Along with Lewis, Terry has recruited at least two more activists to run for House seats. Angela Michaels announced in July that she was running for Congress in Illinois as a Democrat. According to KMOX St. Louis, after retiring as a nurse Michaels has spent her free time driving around Granite City, Illinois, in a van, offering free ultrasounds. She and her husband have also made a habit of photographing women who enter Planned Parenthood clinics and then posting the photos online (an act her husband defended thusly: “It’s public record. It’s like if somebody’s going into a grocery store. If they don’t want to get their picture taken, then they shouldn’t get an abortion.”).

Gary Boisclair, who is challenging Rep. Keith Ellison (D-Minn.) in next summer’s primary, is another Terry recruit. He recently had his first advertisement taken down by YouTube. That spot bucked the trend slightly, attacking Ellison’s Muslim faith instead of his pro-choice views. As images of heaped corpses flashed across the screen, Boisclair intoned that Muslims believe Christians “should have their hands and feed cut off, and that they should be crucified.” But while YouTube, a private company, can censor spots it finds indecent or defamatory, broadcast stations don’t have that luxury.

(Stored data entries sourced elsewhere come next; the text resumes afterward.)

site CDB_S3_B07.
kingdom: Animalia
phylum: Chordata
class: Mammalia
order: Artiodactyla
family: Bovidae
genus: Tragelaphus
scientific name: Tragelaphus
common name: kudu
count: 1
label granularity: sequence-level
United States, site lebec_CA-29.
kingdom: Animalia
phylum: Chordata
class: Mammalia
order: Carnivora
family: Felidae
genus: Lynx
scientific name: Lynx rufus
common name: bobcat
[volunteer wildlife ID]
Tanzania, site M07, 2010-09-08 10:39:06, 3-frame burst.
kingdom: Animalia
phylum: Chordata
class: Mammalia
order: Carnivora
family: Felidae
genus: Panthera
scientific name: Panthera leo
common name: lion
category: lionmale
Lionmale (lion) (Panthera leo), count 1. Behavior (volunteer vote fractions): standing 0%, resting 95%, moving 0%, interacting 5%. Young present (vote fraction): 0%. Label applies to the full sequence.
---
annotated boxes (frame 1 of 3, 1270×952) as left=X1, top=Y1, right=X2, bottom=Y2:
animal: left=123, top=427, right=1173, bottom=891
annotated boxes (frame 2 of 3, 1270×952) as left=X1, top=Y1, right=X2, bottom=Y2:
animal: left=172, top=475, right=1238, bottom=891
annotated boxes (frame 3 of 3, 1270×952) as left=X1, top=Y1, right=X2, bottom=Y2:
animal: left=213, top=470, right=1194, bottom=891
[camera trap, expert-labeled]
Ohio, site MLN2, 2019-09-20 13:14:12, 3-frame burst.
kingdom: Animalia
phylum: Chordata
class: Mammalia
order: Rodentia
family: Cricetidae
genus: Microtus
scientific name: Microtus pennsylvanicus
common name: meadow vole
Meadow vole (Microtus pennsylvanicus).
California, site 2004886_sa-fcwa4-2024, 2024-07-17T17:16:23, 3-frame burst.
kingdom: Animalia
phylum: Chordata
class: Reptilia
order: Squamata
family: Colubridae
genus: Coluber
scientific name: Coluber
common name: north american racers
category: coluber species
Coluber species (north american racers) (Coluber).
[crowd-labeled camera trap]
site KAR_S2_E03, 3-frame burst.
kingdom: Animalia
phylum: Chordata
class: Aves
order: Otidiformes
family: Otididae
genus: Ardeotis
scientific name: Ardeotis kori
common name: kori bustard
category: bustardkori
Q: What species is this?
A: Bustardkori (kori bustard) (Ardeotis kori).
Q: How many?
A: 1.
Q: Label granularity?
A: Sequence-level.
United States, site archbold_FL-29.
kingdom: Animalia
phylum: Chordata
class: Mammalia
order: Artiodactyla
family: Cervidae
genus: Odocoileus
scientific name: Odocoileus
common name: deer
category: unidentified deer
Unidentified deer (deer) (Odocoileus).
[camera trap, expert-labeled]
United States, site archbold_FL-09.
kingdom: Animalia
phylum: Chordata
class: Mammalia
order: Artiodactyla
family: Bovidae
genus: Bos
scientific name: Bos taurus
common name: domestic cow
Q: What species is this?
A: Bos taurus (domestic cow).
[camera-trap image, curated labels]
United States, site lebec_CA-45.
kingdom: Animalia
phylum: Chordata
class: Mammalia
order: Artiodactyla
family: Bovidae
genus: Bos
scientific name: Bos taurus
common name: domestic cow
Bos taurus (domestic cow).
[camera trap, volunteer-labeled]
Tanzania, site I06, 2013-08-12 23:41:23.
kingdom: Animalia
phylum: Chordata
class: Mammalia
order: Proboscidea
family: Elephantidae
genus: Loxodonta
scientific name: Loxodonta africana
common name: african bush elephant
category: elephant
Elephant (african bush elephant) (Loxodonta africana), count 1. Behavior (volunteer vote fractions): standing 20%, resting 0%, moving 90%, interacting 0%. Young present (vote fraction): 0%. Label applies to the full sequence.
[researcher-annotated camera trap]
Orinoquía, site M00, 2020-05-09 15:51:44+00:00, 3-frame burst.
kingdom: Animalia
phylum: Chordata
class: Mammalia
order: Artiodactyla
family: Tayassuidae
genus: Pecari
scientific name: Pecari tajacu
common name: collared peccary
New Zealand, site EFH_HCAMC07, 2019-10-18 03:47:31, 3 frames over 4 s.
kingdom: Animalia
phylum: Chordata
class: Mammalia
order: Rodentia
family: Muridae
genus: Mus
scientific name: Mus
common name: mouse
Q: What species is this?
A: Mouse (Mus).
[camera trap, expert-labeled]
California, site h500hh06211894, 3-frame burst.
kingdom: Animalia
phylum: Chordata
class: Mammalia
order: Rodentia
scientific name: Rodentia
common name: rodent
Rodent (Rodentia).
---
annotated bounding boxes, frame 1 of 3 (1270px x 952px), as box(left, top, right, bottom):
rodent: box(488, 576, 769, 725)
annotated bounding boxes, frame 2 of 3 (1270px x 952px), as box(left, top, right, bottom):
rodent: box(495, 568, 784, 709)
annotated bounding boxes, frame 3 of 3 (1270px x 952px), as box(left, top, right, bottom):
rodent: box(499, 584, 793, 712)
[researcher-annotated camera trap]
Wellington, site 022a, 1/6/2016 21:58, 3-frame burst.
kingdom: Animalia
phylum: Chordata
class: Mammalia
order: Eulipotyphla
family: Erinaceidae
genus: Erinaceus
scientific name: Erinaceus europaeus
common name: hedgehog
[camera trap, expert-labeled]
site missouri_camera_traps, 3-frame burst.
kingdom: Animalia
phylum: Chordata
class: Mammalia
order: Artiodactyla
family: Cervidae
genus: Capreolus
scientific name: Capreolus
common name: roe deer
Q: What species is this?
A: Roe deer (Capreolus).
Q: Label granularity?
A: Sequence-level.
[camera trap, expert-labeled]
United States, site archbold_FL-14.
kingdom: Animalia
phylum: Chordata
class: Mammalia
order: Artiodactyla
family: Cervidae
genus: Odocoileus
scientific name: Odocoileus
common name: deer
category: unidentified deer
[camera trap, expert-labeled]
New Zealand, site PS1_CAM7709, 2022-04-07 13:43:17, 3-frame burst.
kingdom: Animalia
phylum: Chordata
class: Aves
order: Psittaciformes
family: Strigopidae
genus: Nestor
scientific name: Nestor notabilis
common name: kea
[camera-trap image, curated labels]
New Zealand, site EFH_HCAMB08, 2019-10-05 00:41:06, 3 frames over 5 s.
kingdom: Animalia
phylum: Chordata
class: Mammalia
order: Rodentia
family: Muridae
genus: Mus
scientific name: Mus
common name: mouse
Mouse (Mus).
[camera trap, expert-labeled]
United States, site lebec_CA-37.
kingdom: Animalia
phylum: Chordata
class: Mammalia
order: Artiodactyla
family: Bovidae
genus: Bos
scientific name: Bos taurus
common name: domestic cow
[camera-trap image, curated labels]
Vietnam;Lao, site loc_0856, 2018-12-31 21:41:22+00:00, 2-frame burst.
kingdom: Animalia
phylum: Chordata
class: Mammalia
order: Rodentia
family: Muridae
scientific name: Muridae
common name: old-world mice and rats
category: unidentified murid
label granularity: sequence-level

Boisclair has said he’ll begin running his anti-Islam and anti-abortion ads when the 45-day window opens and “once my coffers get filled.”

Terry, for his part, is running his own ads in Iowa, but because he’s not yet within the FCC’s grace period, his spots are comparatively tame. He’s also hoping to air a graphic ad during next February’s Super Bowl, although those slots are considerably harder to come by. At his campaign website, he’s posted considerably more graphic ads that he plans to run, if he can get the funding, during primary season.

As for Ohio’s David Lewis, he says his campaign is carrying on exactly as planned. “Starting January I can start running ads,” he says. “And once I get that momentum, literally hundreds of thousands of people are gonna see my ads.”